◆ Exercise brief
Echo the material below word for word, starting at the line that contains "From these items" and ending at the end of the material. Leave out any pictures.

## Begin Supplied data

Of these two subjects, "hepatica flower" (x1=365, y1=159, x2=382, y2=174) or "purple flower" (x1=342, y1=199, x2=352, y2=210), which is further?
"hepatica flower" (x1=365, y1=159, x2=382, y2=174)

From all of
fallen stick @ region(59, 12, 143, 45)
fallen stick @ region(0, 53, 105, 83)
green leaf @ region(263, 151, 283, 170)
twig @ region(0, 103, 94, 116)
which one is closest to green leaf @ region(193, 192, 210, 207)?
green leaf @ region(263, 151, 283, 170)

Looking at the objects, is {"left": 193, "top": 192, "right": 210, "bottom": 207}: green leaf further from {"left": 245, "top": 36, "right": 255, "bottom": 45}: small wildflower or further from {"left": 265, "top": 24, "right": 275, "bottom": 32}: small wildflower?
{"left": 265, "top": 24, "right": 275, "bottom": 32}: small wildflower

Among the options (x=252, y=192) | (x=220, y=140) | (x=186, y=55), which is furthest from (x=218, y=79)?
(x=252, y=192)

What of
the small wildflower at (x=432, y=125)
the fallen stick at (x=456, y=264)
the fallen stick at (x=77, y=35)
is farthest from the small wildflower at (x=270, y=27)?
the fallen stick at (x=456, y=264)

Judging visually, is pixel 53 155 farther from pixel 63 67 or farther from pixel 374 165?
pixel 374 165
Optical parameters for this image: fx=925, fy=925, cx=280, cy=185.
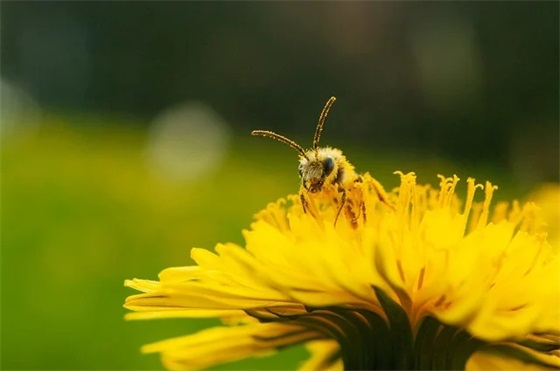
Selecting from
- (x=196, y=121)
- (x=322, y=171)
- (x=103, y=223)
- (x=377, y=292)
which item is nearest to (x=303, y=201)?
(x=322, y=171)

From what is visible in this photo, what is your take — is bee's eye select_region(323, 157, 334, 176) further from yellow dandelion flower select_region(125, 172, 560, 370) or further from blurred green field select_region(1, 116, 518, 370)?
blurred green field select_region(1, 116, 518, 370)

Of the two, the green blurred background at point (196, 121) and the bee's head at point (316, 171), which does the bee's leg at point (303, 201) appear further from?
the green blurred background at point (196, 121)

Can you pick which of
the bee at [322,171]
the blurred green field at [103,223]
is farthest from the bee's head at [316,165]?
the blurred green field at [103,223]

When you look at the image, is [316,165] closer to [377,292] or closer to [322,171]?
[322,171]

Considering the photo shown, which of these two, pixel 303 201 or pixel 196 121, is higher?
pixel 196 121

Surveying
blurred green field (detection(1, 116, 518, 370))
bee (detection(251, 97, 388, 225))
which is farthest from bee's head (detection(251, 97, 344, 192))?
blurred green field (detection(1, 116, 518, 370))

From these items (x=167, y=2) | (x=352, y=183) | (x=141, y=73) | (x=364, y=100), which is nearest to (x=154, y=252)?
(x=352, y=183)
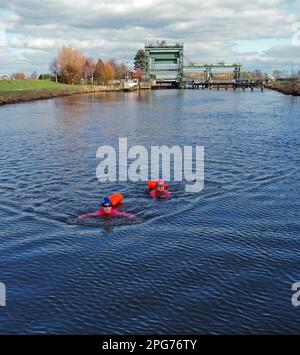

## End Supplied data

◆ Solution for this problem
From these items (x=167, y=2) | (x=352, y=183) | (x=141, y=73) | (x=364, y=100), which is nearest to (x=154, y=252)?
(x=352, y=183)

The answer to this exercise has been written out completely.